Transcribe all the entries word for word, omitting any pictures they contain.
========
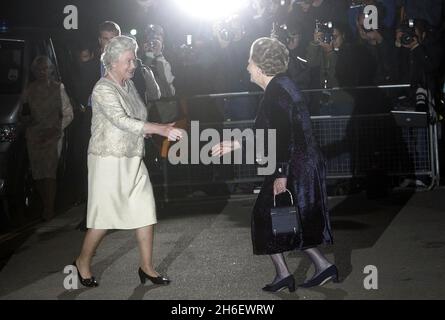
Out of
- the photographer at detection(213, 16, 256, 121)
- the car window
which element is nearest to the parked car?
the car window

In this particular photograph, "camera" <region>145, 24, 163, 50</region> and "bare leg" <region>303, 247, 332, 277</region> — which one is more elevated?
"camera" <region>145, 24, 163, 50</region>

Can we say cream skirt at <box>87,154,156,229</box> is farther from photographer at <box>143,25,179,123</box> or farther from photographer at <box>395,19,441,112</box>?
photographer at <box>395,19,441,112</box>

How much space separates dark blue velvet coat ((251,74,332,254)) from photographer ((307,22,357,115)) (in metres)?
5.07

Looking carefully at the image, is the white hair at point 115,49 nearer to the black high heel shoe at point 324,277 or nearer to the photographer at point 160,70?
the black high heel shoe at point 324,277

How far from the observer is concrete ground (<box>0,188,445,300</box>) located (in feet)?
22.2

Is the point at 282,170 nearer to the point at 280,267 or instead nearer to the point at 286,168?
the point at 286,168

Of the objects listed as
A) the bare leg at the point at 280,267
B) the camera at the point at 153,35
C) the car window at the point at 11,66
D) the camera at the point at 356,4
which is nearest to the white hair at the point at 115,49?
the bare leg at the point at 280,267

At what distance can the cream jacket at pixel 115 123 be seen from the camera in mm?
6734

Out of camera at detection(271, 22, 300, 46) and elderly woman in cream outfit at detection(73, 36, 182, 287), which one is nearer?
elderly woman in cream outfit at detection(73, 36, 182, 287)

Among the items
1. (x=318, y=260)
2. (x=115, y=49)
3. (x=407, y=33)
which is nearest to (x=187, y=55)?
(x=407, y=33)

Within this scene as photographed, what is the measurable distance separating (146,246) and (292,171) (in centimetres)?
135

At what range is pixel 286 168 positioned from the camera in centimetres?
646
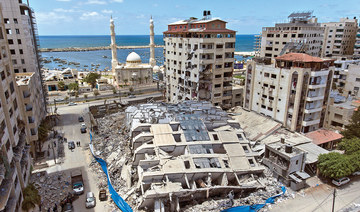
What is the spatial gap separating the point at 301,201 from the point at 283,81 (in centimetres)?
1903

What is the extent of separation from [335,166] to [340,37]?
252ft

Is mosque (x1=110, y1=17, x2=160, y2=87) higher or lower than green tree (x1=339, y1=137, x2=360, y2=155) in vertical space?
higher

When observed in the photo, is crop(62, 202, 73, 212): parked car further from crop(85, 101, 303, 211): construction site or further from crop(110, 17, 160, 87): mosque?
crop(110, 17, 160, 87): mosque

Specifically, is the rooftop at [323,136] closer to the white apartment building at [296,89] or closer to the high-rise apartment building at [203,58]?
the white apartment building at [296,89]

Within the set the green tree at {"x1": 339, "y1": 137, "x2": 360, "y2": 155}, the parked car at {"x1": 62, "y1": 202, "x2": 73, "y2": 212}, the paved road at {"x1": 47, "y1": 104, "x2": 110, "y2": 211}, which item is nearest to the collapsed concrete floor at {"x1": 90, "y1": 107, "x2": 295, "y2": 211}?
the paved road at {"x1": 47, "y1": 104, "x2": 110, "y2": 211}

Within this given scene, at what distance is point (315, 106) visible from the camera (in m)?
38.5

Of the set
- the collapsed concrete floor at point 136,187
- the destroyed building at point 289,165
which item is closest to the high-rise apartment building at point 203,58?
the collapsed concrete floor at point 136,187

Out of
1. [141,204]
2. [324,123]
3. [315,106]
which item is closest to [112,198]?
[141,204]

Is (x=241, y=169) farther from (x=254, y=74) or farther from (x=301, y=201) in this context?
(x=254, y=74)

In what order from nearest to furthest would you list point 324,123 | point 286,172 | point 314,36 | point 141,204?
1. point 141,204
2. point 286,172
3. point 324,123
4. point 314,36

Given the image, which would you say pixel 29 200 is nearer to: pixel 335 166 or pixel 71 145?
pixel 71 145

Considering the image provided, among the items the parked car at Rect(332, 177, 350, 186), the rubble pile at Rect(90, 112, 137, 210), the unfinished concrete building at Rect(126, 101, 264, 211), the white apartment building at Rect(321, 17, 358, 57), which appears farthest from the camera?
the white apartment building at Rect(321, 17, 358, 57)

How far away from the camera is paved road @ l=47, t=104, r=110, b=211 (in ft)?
88.7

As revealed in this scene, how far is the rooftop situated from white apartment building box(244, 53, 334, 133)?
140 centimetres
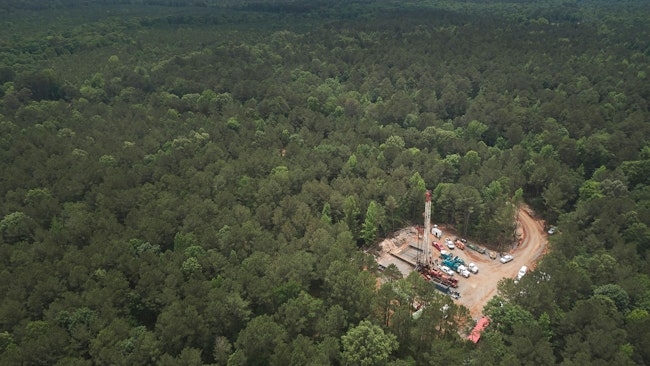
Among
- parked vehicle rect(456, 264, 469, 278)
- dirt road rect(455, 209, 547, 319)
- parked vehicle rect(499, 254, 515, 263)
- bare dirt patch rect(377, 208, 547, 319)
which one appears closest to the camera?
dirt road rect(455, 209, 547, 319)

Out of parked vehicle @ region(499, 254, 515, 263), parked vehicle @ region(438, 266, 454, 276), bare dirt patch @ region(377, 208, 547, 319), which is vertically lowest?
bare dirt patch @ region(377, 208, 547, 319)

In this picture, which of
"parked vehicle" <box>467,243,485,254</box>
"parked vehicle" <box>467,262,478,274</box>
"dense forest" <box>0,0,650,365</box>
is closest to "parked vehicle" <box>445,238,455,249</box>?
"parked vehicle" <box>467,243,485,254</box>

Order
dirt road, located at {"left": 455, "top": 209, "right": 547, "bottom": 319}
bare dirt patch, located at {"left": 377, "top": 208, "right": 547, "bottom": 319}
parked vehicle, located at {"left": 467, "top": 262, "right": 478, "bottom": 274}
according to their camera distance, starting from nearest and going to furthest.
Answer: dirt road, located at {"left": 455, "top": 209, "right": 547, "bottom": 319} < bare dirt patch, located at {"left": 377, "top": 208, "right": 547, "bottom": 319} < parked vehicle, located at {"left": 467, "top": 262, "right": 478, "bottom": 274}

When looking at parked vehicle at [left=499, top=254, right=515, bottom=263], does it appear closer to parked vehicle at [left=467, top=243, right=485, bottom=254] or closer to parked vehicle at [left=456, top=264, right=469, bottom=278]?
========
EXPECTED ANSWER:
Out of
- the photographer at detection(213, 16, 256, 121)
- the car window
which element is nearest to the parked car?
the car window

In this particular photograph, "camera" <region>145, 24, 163, 50</region> and "bare leg" <region>303, 247, 332, 277</region> — which one is more elevated?
"camera" <region>145, 24, 163, 50</region>

Can we say cream skirt at <box>87,154,156,229</box> is farther from photographer at <box>143,25,179,123</box> or farther from photographer at <box>395,19,441,112</box>?
photographer at <box>395,19,441,112</box>

How much space separates dark blue velvet coat ((251,74,332,254)) from photographer ((307,22,357,115)) (in metres)?
5.07

Looking carefully at the image, is the white hair at point 115,49 nearer to the black high heel shoe at point 324,277 or nearer to the photographer at point 160,70?
the black high heel shoe at point 324,277

How far from the observer is concrete ground (<box>0,188,445,300</box>) located (in feet)?
22.2

Is the point at 282,170 nearer to the point at 280,267 or instead nearer to the point at 286,168?
the point at 286,168

Of the objects listed as
A) the bare leg at the point at 280,267
B) the camera at the point at 153,35
C) the car window at the point at 11,66
D) the camera at the point at 356,4
which is nearest to the white hair at the point at 115,49?
the bare leg at the point at 280,267

At what distance can the cream jacket at pixel 115 123 be seen from the camera in mm?
6734

Out of camera at detection(271, 22, 300, 46) and elderly woman in cream outfit at detection(73, 36, 182, 287), which one is nearer?
elderly woman in cream outfit at detection(73, 36, 182, 287)

Among the items
1. (x=318, y=260)
2. (x=115, y=49)
3. (x=407, y=33)
which is nearest to (x=187, y=55)?
(x=407, y=33)

Within this scene as photographed, what is the measurable distance separating (146,246) and (292,171) (in centimetres)?
135

At what range is pixel 286 168 positioned from the camera in centimetres?
646
What is the spatial gap separating the point at 301,201 from the point at 283,81 (in centimetres)?
1903

What is the extent of separation from [335,166] to [340,37]?
252ft

Is mosque (x1=110, y1=17, x2=160, y2=87) higher or lower than green tree (x1=339, y1=137, x2=360, y2=155) in vertical space?
higher

When observed in the photo, is crop(62, 202, 73, 212): parked car further from crop(85, 101, 303, 211): construction site or further from crop(110, 17, 160, 87): mosque?
crop(110, 17, 160, 87): mosque

Specifically, is the rooftop at [323,136] closer to the white apartment building at [296,89] or closer to the high-rise apartment building at [203,58]?
the white apartment building at [296,89]

Within the set the green tree at {"x1": 339, "y1": 137, "x2": 360, "y2": 155}, the parked car at {"x1": 62, "y1": 202, "x2": 73, "y2": 212}, the paved road at {"x1": 47, "y1": 104, "x2": 110, "y2": 211}, which item is nearest to the collapsed concrete floor at {"x1": 90, "y1": 107, "x2": 295, "y2": 211}?
the paved road at {"x1": 47, "y1": 104, "x2": 110, "y2": 211}

Within this given scene, at what distance is point (315, 106) visible from the camera (in m)?
38.5

Of the set
- the collapsed concrete floor at point 136,187
- the destroyed building at point 289,165
which item is closest to the high-rise apartment building at point 203,58?
the collapsed concrete floor at point 136,187

Out of
1. [141,204]
2. [324,123]
3. [315,106]
which item is closest to [112,198]?
[141,204]

Is (x=241, y=169) farther from (x=254, y=74) or farther from (x=301, y=201) in this context?
(x=254, y=74)

In what order from nearest to furthest would you list point 324,123 | point 286,172 | point 314,36 | point 141,204?
1. point 141,204
2. point 286,172
3. point 324,123
4. point 314,36

Given the image, which would you say pixel 29 200 is nearer to: pixel 335 166 or pixel 71 145?
pixel 71 145

Considering the image provided, among the items the parked car at Rect(332, 177, 350, 186), the rubble pile at Rect(90, 112, 137, 210), the unfinished concrete building at Rect(126, 101, 264, 211), the white apartment building at Rect(321, 17, 358, 57), which appears farthest from the camera?
the white apartment building at Rect(321, 17, 358, 57)

How far away from the camera is paved road @ l=47, t=104, r=110, b=211 (in ft)?
88.7

As revealed in this scene, how far is the rooftop situated from white apartment building box(244, 53, 334, 133)?
140 centimetres
Among
- parked vehicle rect(456, 264, 469, 278)
- dirt road rect(455, 209, 547, 319)
- parked vehicle rect(499, 254, 515, 263)
- bare dirt patch rect(377, 208, 547, 319)
which one appears closest to the camera?
dirt road rect(455, 209, 547, 319)

Out of parked vehicle @ region(499, 254, 515, 263), parked vehicle @ region(438, 266, 454, 276), bare dirt patch @ region(377, 208, 547, 319), which is vertically lowest?
bare dirt patch @ region(377, 208, 547, 319)

In this picture, which of
"parked vehicle" <box>467,243,485,254</box>
"parked vehicle" <box>467,262,478,274</box>
"dense forest" <box>0,0,650,365</box>
is closest to "parked vehicle" <box>445,238,455,249</box>?
"parked vehicle" <box>467,243,485,254</box>

Order
dirt road, located at {"left": 455, "top": 209, "right": 547, "bottom": 319}
bare dirt patch, located at {"left": 377, "top": 208, "right": 547, "bottom": 319}
parked vehicle, located at {"left": 467, "top": 262, "right": 478, "bottom": 274}
according to their camera distance, starting from nearest and going to furthest.
Answer: dirt road, located at {"left": 455, "top": 209, "right": 547, "bottom": 319} < bare dirt patch, located at {"left": 377, "top": 208, "right": 547, "bottom": 319} < parked vehicle, located at {"left": 467, "top": 262, "right": 478, "bottom": 274}

When looking at parked vehicle at [left=499, top=254, right=515, bottom=263], does it appear closer to parked vehicle at [left=467, top=243, right=485, bottom=254] or closer to parked vehicle at [left=456, top=264, right=469, bottom=278]?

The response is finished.